Learning Assembly
{ If you have any comments or questions regarding this tutorial, please E-mail me }
While learning ASM, i found many
tutorials to be very confusing, and did not cover assembly in the
detail that's necessary for such a complicated programming
language as this one. So, I write this rudementary tutorial in
order to ease the pain others may have learning ASM.
The problem with most beginner level tutorials is that they
assume the reader has previous programming knowledge in one
language or another. While i'll make comments that draw
connections between programming in BASIC and ASM, i hope to write
this is such a way that you can skip these remarks without
affecting your learning, therefore making this a completely
newbie-level tutorial.
I am also very much a beginner, so I have recent memory of
learning alot of the stuff i'm gonna cover.

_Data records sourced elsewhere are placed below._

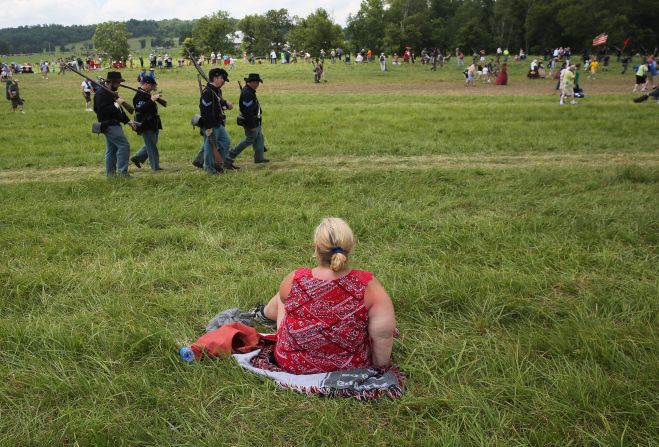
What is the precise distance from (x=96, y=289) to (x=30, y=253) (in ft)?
4.92

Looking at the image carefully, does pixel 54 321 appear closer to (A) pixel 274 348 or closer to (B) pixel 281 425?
(A) pixel 274 348

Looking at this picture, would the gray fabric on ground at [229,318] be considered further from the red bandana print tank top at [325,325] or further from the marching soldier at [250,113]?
the marching soldier at [250,113]

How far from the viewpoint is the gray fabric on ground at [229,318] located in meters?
3.69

First off, i beleive it very difficult
to learn programming without programming as you learn.
So, i suggest you have a copy of TASM, a necessary utility for writing
assembly programs.
Also before you start, it's imperative you understand about
Hexedecimal + binary.
2.1 - Introduction to programming
[Those with programming experience in any other language may
want to ignore this section]
So what is programming anyway. Well, the basic idea is that a
computer program is made up of a bunch of "instructions"
that a computer follows. For the most part, a program is made by
typing in a bunch of instructions that make much more sense to us
than they do to the computer. Then, they are tranlsated, "compiled"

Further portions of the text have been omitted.